:: PROBLEM TO WORK ON ::
Put every nonblank line of the material below into a Markdown table with two columns, Row for the row number and Line for the text of that line. Leave the pictures out of the table.

:: AVAILABLE RECORDS ::
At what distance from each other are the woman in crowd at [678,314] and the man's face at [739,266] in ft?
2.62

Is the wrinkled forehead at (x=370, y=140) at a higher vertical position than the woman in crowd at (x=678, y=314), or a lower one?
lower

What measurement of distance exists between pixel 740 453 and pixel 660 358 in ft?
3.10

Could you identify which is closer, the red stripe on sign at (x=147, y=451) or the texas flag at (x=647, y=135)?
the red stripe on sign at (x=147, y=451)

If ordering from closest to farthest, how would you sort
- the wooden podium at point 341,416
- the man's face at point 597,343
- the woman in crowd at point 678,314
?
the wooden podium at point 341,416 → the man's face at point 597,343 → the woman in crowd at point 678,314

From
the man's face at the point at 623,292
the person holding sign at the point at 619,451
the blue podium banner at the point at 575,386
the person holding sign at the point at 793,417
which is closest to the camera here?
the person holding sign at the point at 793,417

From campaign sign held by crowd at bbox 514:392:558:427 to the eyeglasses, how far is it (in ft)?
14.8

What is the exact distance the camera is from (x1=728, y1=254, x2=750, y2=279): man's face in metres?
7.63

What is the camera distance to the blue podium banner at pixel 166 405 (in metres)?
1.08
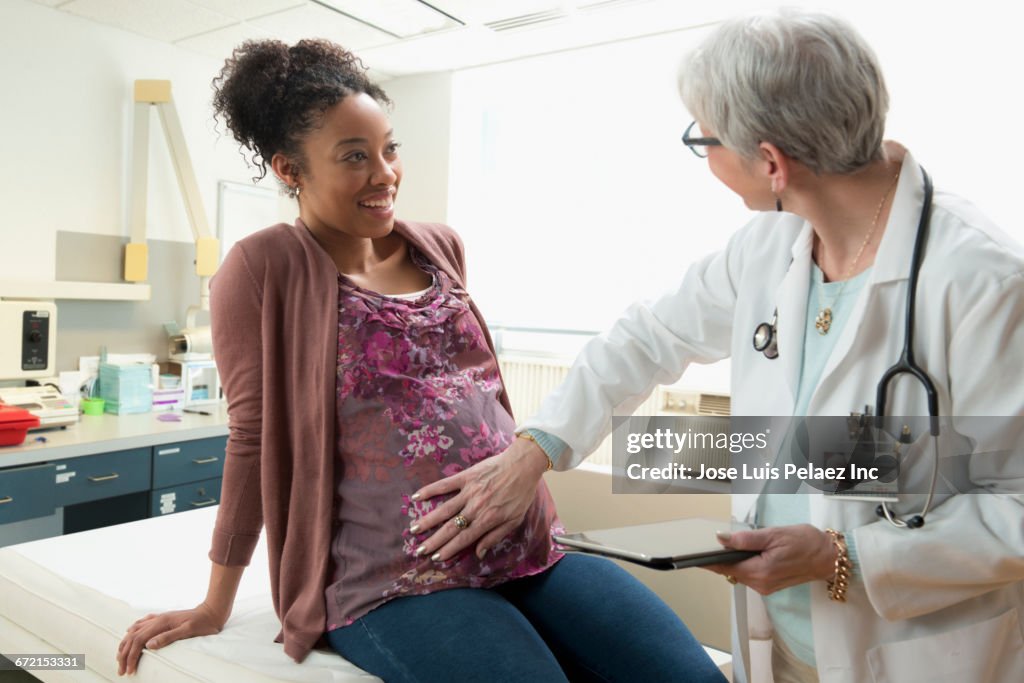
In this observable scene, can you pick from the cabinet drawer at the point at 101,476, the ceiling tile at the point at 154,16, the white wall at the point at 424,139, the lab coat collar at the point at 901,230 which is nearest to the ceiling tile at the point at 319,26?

:: EXPECTED OUTPUT ::
| Row | Line |
|---|---|
| 1 | At what distance from each other are the woman in crowd at [678,314] and the man's face at [739,266] in ft? |
| 2 | 2.62 |
| 3 | Is the wrinkled forehead at (x=370, y=140) at a higher vertical position than the woman in crowd at (x=678, y=314), or a lower one? |
| 4 | lower |
| 5 | What measurement of distance exists between pixel 740 453 and pixel 660 358 in ft? |
| 6 | 3.10 |
| 7 | Could you identify which is closer, the red stripe on sign at (x=147, y=451) or the texas flag at (x=647, y=135)? |
| 8 | the red stripe on sign at (x=147, y=451) |
| 9 | If ordering from closest to farthest, how would you sort |
| 10 | - the wooden podium at point 341,416 |
| 11 | - the man's face at point 597,343 |
| 12 | - the woman in crowd at point 678,314 |
| 13 | ? |
| 14 | the wooden podium at point 341,416 → the man's face at point 597,343 → the woman in crowd at point 678,314 |
| 15 | From |
| 16 | the man's face at the point at 623,292 |
| 17 | the person holding sign at the point at 619,451 |
| 18 | the blue podium banner at the point at 575,386 |
| 19 | the person holding sign at the point at 793,417 |
| 20 | which is closest to the camera here? |
| 21 | the person holding sign at the point at 793,417 |
| 22 | From campaign sign held by crowd at bbox 514:392:558:427 to the eyeglasses, how far is it (in ft)? |
| 23 | 14.8 |
| 24 | What is the exact distance the camera is from (x1=728, y1=254, x2=750, y2=279): man's face in metres? |
| 25 | 7.63 |
| 26 | What is the camera distance to the blue podium banner at pixel 166 405 (in metres)? |
| 27 | 1.08 |
| 28 | In this observable scene, can you pick from the cabinet drawer at the point at 101,476, the ceiling tile at the point at 154,16, the white wall at the point at 424,139, the lab coat collar at the point at 901,230 which is nearest to the ceiling tile at the point at 319,26? |